Au Salon du Livre, samedi 27 mars 2010, une rencontre avec Paul Auster, Emmanuel Carrère et Enrique Vila-Matas sur le thème « Écrivains en terre inconnue ». Et cette terra incognita, c’est bien entendu celle de l’écriture…[1]
Question. Enrique Vila-Matas, dans Dublinesca ou Perdre des théories, vous êtes votre propre personnage : êtes-vous plagiaire de votre œuvre ?
Enrique Vila-Matas : Oui. Mon livre mène une double vie : je détruis la théorie mais elle me sert pour écrire le roman. La théorie meurt quand le roman naît – à chaque roman correspond une nouvelle théorie pour accéder à la vérité de l’écriture. Le personnage se trouve dans une situation limite, il touche le fond, le roman ne peut que lui donner l’occasion de remonter. Je suis en cela en communauté d’esprit avec les deux autres auteurs : par l’aspect de dualité, de double face (j’ai envie de me retirer et de disparaître…).
Emmanuel Carrère : Nous avons aussi en de commun des histoires de disparition, fréquentes chez Paul Auster, aussi chez Vila-Matas, par exemple dans Docteur Pasavento, et pour moi c’est dans Un roman russe l’histoire du soldat hongrois retrouvé cinquante ans après en Russie dans un hôpital psychiatrique : un personnage qui aurait pu sortir des livres de mes voisins.

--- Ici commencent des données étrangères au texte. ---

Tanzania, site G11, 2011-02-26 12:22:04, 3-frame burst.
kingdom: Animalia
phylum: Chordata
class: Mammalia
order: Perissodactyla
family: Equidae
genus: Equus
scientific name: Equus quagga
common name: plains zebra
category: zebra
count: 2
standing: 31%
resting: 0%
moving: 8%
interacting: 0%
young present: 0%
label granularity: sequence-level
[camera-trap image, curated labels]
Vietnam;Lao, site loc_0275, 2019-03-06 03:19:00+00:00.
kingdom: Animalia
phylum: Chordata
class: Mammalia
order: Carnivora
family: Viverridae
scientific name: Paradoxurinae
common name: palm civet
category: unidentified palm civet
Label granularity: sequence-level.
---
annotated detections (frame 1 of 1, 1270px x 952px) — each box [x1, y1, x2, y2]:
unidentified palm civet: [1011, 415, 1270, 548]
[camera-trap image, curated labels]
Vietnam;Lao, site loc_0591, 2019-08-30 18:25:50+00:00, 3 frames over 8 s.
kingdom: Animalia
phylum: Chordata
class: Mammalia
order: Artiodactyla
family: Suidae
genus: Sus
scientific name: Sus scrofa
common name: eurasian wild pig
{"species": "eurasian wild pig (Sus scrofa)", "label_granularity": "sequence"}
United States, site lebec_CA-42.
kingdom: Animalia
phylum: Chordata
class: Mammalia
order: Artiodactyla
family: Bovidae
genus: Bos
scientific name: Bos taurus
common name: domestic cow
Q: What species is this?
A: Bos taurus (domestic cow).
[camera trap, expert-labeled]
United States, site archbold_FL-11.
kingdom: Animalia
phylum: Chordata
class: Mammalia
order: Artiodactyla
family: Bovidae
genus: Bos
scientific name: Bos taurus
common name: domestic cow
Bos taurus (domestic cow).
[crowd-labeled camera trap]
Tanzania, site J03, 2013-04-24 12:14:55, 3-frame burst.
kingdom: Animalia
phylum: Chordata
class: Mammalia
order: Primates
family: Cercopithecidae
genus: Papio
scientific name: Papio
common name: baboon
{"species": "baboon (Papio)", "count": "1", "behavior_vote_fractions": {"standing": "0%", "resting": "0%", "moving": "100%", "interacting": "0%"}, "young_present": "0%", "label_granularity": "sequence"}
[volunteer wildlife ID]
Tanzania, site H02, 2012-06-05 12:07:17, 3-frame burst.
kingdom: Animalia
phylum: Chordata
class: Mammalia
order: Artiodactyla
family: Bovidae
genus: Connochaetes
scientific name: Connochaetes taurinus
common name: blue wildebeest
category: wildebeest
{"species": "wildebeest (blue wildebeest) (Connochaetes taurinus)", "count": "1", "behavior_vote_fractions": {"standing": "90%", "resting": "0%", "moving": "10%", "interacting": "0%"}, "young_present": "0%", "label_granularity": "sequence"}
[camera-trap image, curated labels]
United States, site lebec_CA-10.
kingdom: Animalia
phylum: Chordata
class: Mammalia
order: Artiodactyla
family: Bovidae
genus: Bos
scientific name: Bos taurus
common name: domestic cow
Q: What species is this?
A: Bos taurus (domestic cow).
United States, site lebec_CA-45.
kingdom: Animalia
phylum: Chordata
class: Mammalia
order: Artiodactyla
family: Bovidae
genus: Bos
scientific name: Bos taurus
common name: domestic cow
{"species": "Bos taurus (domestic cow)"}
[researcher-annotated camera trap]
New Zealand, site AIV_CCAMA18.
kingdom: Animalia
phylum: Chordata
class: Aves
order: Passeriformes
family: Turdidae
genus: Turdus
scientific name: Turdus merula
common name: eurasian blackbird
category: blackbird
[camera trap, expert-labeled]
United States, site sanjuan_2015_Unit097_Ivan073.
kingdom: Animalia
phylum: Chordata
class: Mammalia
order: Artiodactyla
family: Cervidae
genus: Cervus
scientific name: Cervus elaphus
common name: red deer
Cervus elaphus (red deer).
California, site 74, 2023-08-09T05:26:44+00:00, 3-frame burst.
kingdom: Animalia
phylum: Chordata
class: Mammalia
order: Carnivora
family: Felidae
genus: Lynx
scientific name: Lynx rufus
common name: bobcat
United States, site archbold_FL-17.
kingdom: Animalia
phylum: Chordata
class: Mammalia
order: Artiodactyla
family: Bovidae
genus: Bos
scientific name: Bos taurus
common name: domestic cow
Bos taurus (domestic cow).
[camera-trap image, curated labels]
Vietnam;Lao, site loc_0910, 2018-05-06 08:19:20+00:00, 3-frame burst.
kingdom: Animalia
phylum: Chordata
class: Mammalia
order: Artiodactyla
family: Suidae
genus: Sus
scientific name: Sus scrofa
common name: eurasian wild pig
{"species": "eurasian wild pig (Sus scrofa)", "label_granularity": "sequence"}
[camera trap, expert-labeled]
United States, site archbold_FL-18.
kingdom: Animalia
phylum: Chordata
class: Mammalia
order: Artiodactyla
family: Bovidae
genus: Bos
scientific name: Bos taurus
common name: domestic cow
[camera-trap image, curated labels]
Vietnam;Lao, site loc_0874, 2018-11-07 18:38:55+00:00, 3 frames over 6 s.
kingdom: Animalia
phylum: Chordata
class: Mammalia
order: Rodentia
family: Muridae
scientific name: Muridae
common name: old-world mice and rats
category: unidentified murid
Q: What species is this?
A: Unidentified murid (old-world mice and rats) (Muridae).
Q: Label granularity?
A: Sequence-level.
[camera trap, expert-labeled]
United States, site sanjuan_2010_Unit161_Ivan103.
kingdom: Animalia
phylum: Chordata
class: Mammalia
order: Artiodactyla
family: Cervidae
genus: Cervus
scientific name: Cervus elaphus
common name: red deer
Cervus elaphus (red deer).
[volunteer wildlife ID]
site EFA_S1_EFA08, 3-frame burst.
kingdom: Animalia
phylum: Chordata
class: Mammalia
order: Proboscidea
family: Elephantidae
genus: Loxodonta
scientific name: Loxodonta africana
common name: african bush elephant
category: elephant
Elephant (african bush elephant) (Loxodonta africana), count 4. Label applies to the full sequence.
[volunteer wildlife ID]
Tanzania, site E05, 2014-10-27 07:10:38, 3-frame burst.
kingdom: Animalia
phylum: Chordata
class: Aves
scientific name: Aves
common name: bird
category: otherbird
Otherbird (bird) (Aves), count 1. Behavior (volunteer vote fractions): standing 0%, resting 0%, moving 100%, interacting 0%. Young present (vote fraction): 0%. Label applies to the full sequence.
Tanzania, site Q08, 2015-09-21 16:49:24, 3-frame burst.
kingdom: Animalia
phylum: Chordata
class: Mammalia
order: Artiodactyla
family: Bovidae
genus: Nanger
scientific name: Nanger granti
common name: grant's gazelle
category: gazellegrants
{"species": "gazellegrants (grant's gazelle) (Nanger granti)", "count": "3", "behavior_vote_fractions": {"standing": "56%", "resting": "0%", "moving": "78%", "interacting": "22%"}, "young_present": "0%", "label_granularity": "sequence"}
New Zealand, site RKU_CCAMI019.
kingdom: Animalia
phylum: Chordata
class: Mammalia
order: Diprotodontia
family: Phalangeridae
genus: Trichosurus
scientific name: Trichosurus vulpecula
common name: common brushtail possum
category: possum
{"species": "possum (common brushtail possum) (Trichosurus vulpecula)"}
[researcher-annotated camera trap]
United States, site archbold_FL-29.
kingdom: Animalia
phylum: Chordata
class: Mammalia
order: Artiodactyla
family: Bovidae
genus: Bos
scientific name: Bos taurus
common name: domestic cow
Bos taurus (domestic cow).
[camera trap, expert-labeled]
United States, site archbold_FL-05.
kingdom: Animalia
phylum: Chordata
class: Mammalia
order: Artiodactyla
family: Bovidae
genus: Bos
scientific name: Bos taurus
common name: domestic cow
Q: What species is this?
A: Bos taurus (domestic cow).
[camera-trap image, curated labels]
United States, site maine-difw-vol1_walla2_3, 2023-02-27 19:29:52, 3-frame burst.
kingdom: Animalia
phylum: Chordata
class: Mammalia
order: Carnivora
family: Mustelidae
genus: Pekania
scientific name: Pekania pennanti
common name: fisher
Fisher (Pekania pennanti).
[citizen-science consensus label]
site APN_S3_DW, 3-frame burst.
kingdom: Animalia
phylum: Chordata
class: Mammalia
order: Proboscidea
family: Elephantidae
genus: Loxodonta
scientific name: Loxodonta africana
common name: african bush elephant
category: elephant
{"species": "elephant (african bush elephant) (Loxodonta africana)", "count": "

Paul Auster : J’ai un énorme respect pour le travail de Vila-Matas ; j’ai même mis son nom dans mon dernier roman. C’est un auteur de fiction mais il dit la vérité. Nous sommes tous plus ou moins du même âge, des garçons d’après-guerre (NDLR : Auster est né en 1947, EVM en 1948, EC, un peu plus jeune, en 1957.) Nous avons le même goût de l’ambiguïté, d’une incertitude constante en face de la réalité – ce qui peut être déconcertant pour le lecteur. Un critique m’a même attaqué en disant : « Paul Auster ne croit pas aux valeurs traditionnelles de la fiction ! » (pour moi, c’est un compliment…). On cherche à décrire une nouvelle réalité. Est-ce que l’histoire s’est vraiment passée ou imaginée ? Dans l’histoire racontée par Freeman[2], il a changé tous les noms et lieux. Ce qu’on a imaginé est réel parce que cela fait partie du monde. On marche sur une ligne périlleuse, mais c’est le statut de l’être humain.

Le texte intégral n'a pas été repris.